Persichetti’s unusual feeling for poetry produced numerous vocal and choral compositions of remarkably high literary and musical quality. His greatest solo vocal work is undoubtedly Harmonium, an impressive cycle of 20 closely interrelated songs to poems by Wallace Stevens.
Though not of the same magnitude as Harmonium, Persichetti’s other vocal compositions exhibit a unique wedding of text and music which sets them apart from most other composers’ efforts in this genre. His choral output ranges from small works such as Proverb for mixed voices, Song of Peace for male chorus and piano, Spring Cantata for women’s voices and piano, through larger works: Mass for mixed chorus a cappella, Winter Cantata for women’s voices, flute and marimba, and Glad and Very for two-part mixed, women’s or men’s voices and piano, and then to large scale sacred and secular works: The Pleiades for chorus, trumpet and string orchestra, Celebrations for chorus and wind ensemble, and what Persichetti considered to be his magnum opus, The Creation, a huge work for solo vocal quartet, chorus and orchestra with texts drawn by the composer from mythological scientific, poetic and Biblical sources. The small but significant choral book Hymns and Responses for the Church Year, has already been influential in breathing a new spirit into twentieth-century hymnody.

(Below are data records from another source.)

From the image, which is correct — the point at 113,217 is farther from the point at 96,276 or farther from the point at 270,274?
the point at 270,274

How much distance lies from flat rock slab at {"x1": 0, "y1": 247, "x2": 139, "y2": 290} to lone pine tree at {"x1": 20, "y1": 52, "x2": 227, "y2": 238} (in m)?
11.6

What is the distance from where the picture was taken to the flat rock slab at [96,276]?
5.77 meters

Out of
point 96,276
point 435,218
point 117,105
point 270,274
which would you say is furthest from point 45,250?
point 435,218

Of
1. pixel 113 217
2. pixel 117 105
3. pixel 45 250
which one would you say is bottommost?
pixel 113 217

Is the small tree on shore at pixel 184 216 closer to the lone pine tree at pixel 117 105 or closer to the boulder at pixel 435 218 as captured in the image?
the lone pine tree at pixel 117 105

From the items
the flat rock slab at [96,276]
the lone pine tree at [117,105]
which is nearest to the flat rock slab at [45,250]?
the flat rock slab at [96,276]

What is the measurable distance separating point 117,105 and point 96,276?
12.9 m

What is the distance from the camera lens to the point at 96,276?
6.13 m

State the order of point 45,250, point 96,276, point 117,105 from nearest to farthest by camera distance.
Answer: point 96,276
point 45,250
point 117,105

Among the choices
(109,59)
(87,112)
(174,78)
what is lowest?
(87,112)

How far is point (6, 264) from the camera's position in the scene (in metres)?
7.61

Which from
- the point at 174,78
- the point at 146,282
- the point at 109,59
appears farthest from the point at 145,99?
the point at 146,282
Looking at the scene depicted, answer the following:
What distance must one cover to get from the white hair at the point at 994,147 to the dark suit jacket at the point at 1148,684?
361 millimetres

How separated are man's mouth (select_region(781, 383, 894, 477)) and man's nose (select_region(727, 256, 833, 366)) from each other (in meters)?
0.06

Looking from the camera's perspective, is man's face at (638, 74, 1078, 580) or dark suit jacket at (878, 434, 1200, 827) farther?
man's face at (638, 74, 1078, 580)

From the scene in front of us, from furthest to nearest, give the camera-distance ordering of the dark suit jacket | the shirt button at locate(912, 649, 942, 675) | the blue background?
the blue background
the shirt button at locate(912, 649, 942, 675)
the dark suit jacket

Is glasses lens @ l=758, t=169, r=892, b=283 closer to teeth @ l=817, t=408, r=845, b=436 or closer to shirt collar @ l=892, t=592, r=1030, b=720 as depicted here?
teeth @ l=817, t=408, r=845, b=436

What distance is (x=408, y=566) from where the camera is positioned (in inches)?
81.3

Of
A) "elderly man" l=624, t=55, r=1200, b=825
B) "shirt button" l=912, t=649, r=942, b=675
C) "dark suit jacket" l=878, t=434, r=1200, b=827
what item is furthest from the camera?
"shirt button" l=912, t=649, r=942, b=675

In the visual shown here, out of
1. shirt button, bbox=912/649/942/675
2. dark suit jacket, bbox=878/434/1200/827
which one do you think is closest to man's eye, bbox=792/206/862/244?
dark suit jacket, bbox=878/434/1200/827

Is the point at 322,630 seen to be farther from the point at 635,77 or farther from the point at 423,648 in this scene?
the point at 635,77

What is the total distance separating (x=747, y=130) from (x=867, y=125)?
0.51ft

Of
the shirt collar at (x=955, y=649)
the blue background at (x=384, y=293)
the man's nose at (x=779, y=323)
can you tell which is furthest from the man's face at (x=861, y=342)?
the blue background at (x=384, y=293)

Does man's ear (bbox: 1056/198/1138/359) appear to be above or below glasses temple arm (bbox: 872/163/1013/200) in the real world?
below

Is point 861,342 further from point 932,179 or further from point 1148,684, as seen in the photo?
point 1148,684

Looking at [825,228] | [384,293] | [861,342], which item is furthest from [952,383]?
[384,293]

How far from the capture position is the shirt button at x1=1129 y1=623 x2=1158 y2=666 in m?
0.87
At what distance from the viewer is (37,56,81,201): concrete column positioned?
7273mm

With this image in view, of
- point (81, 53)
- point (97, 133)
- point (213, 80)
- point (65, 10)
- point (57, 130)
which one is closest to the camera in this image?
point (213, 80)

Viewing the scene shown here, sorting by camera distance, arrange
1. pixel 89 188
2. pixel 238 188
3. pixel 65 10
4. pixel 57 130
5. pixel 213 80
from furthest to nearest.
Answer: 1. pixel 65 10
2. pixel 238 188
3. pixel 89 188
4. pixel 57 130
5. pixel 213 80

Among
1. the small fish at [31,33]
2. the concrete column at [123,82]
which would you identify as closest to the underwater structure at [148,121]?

More than any other major American composer, Persichetti poured his talents into the literature for wind band. From the Serenade for Ten Wind Instruments, Op. 1 to the Parable for Band, Op. 121, he provided performers and audiences with a body of music of unparalleled excellence. Of his 14 band works, four are of major proportions: Masquerade, Parable, A Lincoln Address and Symphony for Band. Of lesser compositional importance, the Divertimento is nevertheless one of the most widely performed works in the entire repertoire.
In additions to his exhaustive compositional efforts, Persichetti found time to write one of the definitive books on modern compositional techniques, Twentieth Century Harmony: Creative Aspects and Practice (W.W. Norton, 1961) and essays in two books by Robert Hines on twentieth century choral music and twentieth century orchestral music (University of Oklahoma Press, 1963 and 1970). He also co-authored a biography of William Schuman (G. Schirmer, 1954).
To a new, adventurous generation of composers 'fortunately, large and musically eloquent' he was a teacher par excellence and a highly lucid theorist. In both capacities his great artistry was ever clear and impressive, providing an example of dynamic leadership for those who encountered his genius.